━━━ Dataset extract ━━━

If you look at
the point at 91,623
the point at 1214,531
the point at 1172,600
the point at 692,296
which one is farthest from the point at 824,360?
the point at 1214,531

━━━
━━━ Dataset extract ━━━

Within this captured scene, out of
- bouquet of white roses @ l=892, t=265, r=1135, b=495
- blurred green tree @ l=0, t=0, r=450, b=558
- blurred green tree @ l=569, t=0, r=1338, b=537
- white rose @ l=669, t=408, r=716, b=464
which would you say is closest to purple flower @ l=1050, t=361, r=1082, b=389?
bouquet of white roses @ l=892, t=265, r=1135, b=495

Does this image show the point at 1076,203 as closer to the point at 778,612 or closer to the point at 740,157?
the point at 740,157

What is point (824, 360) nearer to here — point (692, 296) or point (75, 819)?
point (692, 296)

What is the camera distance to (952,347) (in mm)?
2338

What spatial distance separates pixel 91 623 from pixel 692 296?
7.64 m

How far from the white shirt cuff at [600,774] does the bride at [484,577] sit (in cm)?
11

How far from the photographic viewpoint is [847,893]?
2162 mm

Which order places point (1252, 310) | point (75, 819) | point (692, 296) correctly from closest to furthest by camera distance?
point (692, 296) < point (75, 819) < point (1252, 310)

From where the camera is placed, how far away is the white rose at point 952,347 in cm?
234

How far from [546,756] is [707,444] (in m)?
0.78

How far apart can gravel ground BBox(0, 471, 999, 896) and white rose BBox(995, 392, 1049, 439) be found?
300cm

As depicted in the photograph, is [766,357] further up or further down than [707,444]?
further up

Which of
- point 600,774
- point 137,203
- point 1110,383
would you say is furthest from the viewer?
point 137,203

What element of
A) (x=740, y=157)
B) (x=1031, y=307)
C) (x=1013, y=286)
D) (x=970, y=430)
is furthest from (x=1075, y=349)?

━━━

§ **What the exercise asks**: Please set down, word for word, the lines of the items between the line holding "How far from the white" and the line holding "point (692, 296) <", inclusive.

§ **Task output**:
How far from the white shirt cuff at [600,774] does the bride at [484,577] sit (in cm)?
11

How far from the photographic viewpoint is [847,893]?
2162 mm

Which order places point (1252, 310) | point (75, 819) | point (692, 296) correctly from closest to furthest by camera distance?
point (692, 296) < point (75, 819) < point (1252, 310)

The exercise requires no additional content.